# TASK DETAILS
Set down every entry once more, exactly as it appears.

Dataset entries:
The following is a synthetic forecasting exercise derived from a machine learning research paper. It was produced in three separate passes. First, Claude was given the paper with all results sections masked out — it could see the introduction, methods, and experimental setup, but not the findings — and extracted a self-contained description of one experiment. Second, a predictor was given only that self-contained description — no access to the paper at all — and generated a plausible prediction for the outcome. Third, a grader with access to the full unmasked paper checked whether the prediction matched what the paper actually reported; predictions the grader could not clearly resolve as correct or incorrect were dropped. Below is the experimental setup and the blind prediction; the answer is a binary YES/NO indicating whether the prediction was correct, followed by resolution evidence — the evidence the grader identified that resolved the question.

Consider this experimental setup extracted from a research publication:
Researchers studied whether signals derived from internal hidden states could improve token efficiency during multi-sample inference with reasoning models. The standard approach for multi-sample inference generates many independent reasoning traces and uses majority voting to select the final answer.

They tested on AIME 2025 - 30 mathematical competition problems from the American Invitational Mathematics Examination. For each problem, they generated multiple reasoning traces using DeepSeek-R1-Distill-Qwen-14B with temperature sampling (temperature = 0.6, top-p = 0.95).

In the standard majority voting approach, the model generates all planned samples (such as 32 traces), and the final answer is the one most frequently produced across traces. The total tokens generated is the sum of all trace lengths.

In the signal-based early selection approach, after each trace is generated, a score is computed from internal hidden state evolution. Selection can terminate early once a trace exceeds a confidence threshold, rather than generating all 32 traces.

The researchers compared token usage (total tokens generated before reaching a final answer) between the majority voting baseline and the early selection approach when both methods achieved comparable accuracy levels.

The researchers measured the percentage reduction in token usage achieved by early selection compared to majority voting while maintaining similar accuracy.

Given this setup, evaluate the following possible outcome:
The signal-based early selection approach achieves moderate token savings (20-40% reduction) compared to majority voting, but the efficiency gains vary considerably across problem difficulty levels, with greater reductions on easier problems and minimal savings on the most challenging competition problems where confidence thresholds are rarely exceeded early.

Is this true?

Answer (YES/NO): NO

# EXERCISE OUTPUT
The following is a synthetic forecasting exercise derived from a machine learning research paper. It was produced in three separate passes. First, Claude was given the paper with all results sections masked out — it could see the introduction, methods, and experimental setup, but not the findings — and extracted a self-contained description of one experiment. Second, a predictor was given only that self-contained description — no access to the paper at all — and generated a plausible prediction for the outcome. Third, a grader with access to the full unmasked paper checked whether the prediction matched what the paper actually reported; predictions the grader could not clearly resolve as correct or incorrect were dropped. Below is the experimental setup and the blind prediction; the answer is a binary YES/NO indicating whether the prediction was correct, followed by resolution evidence — the evidence the grader identified that resolved the question.

Consider this experimental setup extracted from a research publication:
Researchers studied whether signals derived from internal hidden states could improve token efficiency during multi-sample inference with reasoning models. The standard approach for multi-sample inference generates many independent reasoning traces and uses majority voting to select the final answer.

They tested on AIME 2025 - 30 mathematical competition problems from the American Invitational Mathematics Examination. For each problem, they generated multiple reasoning traces using DeepSeek-R1-Distill-Qwen-14B with temperature sampling (temperature = 0.6, top-p = 0.95).

In the standard majority voting approach, the model generates all planned samples (such as 32 traces), and the final answer is the one most frequently produced across traces. The total tokens generated is the sum of all trace lengths.

In the signal-based early selection approach, after each trace is generated, a score is computed from internal hidden state evolution. Selection can terminate early once a trace exceeds a confidence threshold, rather than generating all 32 traces.

The researchers compared token usage (total tokens generated before reaching a final answer) between the majority voting baseline and the early selection approach when both methods achieved comparable accuracy levels.

The researchers measured the percentage reduction in token usage achieved by early selection compared to majority voting while maintaining similar accuracy.

Given this setup, evaluate the following possible outcome:
The signal-based early selection approach achieves moderate token savings (20-40% reduction) compared to majority voting, but the efficiency gains vary considerably across problem difficulty levels, with greater reductions on easier problems and minimal savings on the most challenging competition problems where confidence thresholds are rarely exceeded early.

Is this true?

Answer (YES/NO): NO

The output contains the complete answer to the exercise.